Cruise on the Seine in Paris

Photo by Katie Botkin.

A Letter from Katie Botkin in France:

In Paris, I’m attending Localization World, which is basically concerned with how to make money in other languages, or at least other cultures. Part of the backstage production involves how to get attendees from the conference venue to our cruise for dinner. We’re paying nearly 100 euros for this dinner cruise on Le Paquebot, supposedly the biggest ship on the Seine, so we’re expecting good service.

There are busses all arranged, and I go down and find them outside the Palais des Congres without too much trouble. So far, so good. I jump in. It’s egregiously hot inside, and the Italian man across from me starts to complain. I run to the front of the bus and ask the driver to turn the air on. He obliges, and we’re off.

We pass the Arc de Triomphe, and make our way to the Eiffel tower. We descend to a small quay and the driver stops. Everyone gets out. Unfortunately, where there should be a luxurious dinner boat, there is nothing. Everyone stands around waiting for something to happen. I go off to the nearest boat to see if maybe they’ve forgotten to put out the welcome sign for us, but it’s locked. By the time I get back, someone has figured out that we’re on the wrong quay. The bus driver is attempting to explain this in English, but it isn’t working very well. I step in, and he switches to French, pointing down to where the boat is actually waiting. I can’t go there easily in a bus, he tells me, but it’s a three-minute walk, just on the other side of the Parisian miniature of the Statue of Liberty.

So I lead the crowd to the boat, where there’s a whole committee standing with plastered-on smiles and a strained look in their eye. We’re the first bus to make it to the destination, which is not a promising sign.

We wait for awhile, and others trickle in, some on foot, some by way of the busses. Apparently, their busses got lost as well, but the drivers were able to work it out to close proximity. Soon, there is only one bus missing. Someone checks Twitter. There’s a tweet from a passenger: the bus has gotten stopped by the police because the driver was talking on his cell phone trying to work out where exactly the quay was. At this point, a group of passengers decided to take matters into their own hands, got off the bus in the middle of traffic, and started walking. In the wrong direction.

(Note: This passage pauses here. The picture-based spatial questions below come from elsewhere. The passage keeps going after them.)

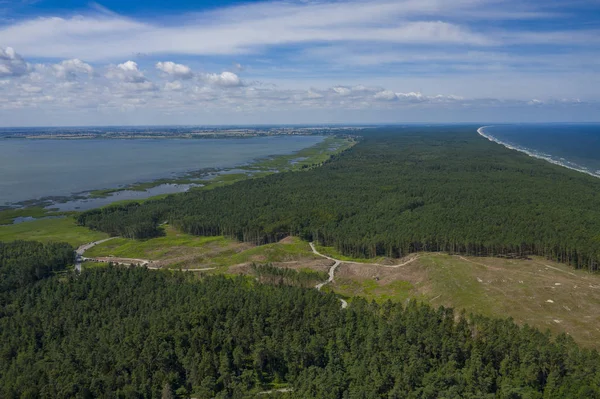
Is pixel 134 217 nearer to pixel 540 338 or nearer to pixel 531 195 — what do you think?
pixel 540 338

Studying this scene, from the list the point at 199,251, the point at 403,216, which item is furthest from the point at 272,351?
the point at 403,216

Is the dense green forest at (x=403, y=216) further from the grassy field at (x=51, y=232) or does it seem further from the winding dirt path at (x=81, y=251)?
the winding dirt path at (x=81, y=251)

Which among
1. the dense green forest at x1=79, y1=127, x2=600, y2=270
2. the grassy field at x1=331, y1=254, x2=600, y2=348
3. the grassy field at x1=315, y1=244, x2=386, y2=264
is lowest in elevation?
the grassy field at x1=315, y1=244, x2=386, y2=264

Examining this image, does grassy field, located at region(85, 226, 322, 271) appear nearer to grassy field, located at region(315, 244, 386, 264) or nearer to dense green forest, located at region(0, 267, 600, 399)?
grassy field, located at region(315, 244, 386, 264)

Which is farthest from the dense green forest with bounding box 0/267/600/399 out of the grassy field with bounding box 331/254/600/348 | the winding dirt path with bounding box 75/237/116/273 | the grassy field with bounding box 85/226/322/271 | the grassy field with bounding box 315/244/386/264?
the winding dirt path with bounding box 75/237/116/273

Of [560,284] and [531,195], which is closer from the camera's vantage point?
[560,284]

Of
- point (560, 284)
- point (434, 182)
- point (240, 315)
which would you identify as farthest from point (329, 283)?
point (434, 182)
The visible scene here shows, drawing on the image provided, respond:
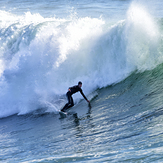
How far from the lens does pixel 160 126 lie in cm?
566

Chastised by the police, but duly notified of where to go, the last bus driver escorts his remaining passengers to the boat. They get out. The welcome committee waits for the last twenty people or so, nervously checking the time. The boat is almost two hours behind schedule. It starts to rain. Ten more minutes, they say. We’re only waiting ten more minutes.

The last twenty appear down the alleyway, dressed for dinner in their heels and ruffles. They approach, clop-clop-clop, and march down the gangplank, plunk-plunk-plunk. They are hungry, as is everyone else, but dinner hasn’t been served yet, because the boat hasn’t left.

When it is served, it’s a bit sparse, although it’s tasty. We float past Notre Dame, we float under the Pont Neuf, we have prolonged views of the glittering Eiffel tower. I decide that the price of entry must have been for the experience. Paris by night isn’t bad, even in the rain.